### REQUIREMENT
Copy out every line of the material below that contains the string "background", matching case exactly.

### EXERCISE INPUTS
----

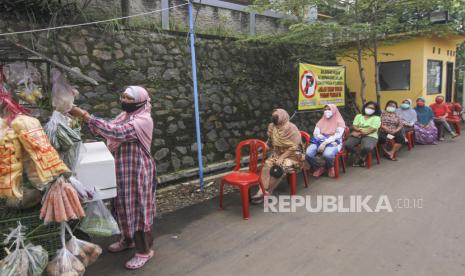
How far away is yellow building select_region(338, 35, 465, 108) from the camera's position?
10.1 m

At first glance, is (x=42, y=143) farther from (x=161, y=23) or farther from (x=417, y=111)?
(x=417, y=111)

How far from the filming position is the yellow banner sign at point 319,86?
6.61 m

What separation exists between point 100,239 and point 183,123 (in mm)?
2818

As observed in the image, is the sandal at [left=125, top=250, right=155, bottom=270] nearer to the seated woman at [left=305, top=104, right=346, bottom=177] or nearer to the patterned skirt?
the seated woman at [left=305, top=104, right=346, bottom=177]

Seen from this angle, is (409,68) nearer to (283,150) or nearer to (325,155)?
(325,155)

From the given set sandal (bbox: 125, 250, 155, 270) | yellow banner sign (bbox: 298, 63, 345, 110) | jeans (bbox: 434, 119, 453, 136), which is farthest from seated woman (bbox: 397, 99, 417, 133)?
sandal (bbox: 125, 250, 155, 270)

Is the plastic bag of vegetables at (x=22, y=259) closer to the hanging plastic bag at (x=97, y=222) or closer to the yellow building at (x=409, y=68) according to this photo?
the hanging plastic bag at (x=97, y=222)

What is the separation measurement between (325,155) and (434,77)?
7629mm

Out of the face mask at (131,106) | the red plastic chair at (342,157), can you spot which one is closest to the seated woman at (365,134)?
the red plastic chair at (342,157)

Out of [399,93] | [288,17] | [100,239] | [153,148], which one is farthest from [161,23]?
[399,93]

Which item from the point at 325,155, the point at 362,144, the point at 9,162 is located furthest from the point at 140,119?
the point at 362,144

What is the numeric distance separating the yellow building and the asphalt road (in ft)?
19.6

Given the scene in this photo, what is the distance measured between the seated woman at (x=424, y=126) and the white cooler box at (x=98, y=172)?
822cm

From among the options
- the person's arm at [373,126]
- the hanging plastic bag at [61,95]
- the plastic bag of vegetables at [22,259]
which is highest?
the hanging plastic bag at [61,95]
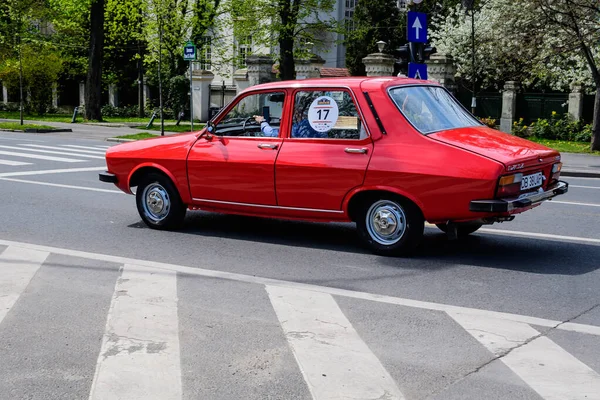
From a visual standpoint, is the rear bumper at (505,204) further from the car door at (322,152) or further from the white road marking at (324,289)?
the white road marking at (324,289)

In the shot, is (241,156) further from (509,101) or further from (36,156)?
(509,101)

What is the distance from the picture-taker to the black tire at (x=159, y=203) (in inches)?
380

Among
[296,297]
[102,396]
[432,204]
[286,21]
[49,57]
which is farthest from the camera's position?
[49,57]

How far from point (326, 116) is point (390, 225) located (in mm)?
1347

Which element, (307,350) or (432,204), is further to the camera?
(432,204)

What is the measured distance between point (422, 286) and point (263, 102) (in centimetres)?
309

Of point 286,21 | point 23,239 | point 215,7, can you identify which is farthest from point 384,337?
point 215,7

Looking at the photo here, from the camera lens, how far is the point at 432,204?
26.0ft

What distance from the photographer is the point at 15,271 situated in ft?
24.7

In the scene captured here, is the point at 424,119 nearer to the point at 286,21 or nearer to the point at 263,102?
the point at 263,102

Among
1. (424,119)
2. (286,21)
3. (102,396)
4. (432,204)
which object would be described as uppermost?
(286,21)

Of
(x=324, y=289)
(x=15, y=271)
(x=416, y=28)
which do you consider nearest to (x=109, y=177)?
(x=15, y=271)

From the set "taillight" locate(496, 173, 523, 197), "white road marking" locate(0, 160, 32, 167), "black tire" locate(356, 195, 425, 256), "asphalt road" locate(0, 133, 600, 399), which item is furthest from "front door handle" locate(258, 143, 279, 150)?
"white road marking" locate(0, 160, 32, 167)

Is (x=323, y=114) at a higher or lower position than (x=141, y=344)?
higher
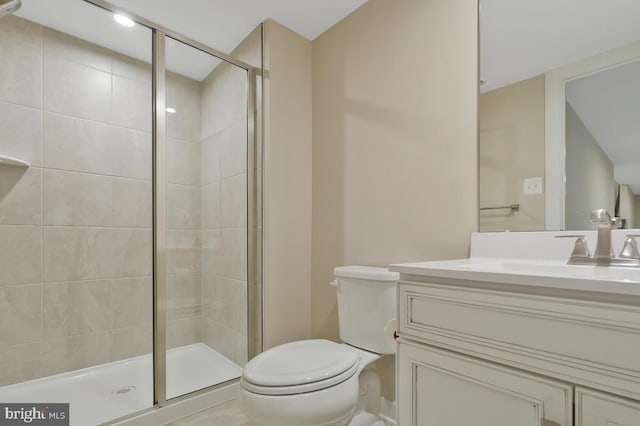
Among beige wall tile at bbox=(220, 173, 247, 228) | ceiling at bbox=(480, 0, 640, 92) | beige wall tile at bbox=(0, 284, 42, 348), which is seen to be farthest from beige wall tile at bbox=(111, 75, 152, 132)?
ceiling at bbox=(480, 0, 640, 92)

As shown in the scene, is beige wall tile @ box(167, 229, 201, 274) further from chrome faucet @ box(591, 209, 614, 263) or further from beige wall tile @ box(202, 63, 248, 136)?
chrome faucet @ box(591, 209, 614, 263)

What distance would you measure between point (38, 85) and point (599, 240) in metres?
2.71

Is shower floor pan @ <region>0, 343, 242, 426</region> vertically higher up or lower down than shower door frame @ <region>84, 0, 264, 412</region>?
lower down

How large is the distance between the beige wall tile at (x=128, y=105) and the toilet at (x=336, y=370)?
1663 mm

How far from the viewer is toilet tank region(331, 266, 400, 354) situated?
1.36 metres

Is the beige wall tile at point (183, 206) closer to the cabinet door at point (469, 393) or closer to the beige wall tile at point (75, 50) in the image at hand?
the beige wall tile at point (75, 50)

----

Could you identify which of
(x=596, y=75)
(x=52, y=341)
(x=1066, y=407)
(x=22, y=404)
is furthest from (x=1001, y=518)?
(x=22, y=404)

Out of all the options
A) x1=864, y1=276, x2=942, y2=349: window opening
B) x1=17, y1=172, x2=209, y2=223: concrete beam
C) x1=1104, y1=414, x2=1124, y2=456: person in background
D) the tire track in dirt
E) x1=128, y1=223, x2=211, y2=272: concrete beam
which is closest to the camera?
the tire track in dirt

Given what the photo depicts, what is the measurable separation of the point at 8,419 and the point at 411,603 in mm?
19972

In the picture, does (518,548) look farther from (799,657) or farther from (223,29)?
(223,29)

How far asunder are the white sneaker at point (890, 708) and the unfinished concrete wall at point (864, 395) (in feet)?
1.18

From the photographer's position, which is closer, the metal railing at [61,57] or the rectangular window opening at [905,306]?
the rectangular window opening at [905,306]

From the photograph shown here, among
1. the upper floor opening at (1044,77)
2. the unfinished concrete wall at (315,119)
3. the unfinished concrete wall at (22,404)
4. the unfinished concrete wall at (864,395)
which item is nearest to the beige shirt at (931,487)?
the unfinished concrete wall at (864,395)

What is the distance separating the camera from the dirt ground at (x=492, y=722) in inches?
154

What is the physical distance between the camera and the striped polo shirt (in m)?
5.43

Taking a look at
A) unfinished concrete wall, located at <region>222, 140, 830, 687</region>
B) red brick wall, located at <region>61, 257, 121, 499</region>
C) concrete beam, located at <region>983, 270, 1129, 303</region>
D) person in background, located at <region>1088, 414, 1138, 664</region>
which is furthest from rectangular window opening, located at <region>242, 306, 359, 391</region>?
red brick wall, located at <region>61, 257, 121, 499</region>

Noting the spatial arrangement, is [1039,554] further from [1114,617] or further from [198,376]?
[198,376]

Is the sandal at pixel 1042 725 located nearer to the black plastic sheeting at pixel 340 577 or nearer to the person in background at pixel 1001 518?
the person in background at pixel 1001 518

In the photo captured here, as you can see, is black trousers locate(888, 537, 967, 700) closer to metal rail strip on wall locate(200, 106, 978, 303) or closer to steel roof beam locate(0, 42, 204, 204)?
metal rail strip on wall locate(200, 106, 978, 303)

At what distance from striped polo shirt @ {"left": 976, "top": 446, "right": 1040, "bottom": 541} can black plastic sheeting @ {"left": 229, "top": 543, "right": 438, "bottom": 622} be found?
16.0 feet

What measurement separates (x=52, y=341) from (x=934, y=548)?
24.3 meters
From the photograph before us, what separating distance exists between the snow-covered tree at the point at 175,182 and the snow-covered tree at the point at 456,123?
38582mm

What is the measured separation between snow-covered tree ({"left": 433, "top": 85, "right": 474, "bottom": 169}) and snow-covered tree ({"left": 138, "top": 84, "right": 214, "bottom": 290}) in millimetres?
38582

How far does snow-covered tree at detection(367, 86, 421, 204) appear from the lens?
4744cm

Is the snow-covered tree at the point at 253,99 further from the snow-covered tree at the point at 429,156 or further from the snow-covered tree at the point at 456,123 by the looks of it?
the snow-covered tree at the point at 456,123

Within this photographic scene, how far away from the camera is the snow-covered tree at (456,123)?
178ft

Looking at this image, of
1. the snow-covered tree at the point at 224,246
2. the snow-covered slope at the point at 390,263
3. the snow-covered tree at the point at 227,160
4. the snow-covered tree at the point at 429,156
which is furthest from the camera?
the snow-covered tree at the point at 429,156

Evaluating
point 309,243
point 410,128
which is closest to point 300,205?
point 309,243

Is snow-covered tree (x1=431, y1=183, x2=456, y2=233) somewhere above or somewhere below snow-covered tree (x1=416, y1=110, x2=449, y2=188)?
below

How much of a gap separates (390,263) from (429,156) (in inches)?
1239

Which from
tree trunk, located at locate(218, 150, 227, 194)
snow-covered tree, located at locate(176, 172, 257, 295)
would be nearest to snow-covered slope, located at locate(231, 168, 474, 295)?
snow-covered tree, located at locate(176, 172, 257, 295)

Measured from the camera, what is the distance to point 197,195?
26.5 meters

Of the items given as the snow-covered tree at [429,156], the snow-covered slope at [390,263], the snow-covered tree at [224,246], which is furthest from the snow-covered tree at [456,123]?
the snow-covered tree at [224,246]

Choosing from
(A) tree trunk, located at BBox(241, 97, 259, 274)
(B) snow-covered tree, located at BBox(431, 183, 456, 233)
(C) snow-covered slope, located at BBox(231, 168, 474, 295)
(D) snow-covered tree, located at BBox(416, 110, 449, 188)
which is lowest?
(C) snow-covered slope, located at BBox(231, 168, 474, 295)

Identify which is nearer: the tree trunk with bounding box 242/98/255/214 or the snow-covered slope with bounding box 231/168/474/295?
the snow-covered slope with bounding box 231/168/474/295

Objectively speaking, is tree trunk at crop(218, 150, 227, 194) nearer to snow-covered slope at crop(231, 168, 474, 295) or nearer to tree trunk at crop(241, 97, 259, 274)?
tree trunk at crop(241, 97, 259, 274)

----

### FINAL RESULT
C) x1=1104, y1=414, x2=1124, y2=456: person in background
D) person in background, located at <region>1088, 414, 1138, 664</region>
Is the sandal at pixel 1042 725 located nearer to the black plastic sheeting at pixel 340 577 or nearer to the person in background at pixel 1001 518?
the person in background at pixel 1001 518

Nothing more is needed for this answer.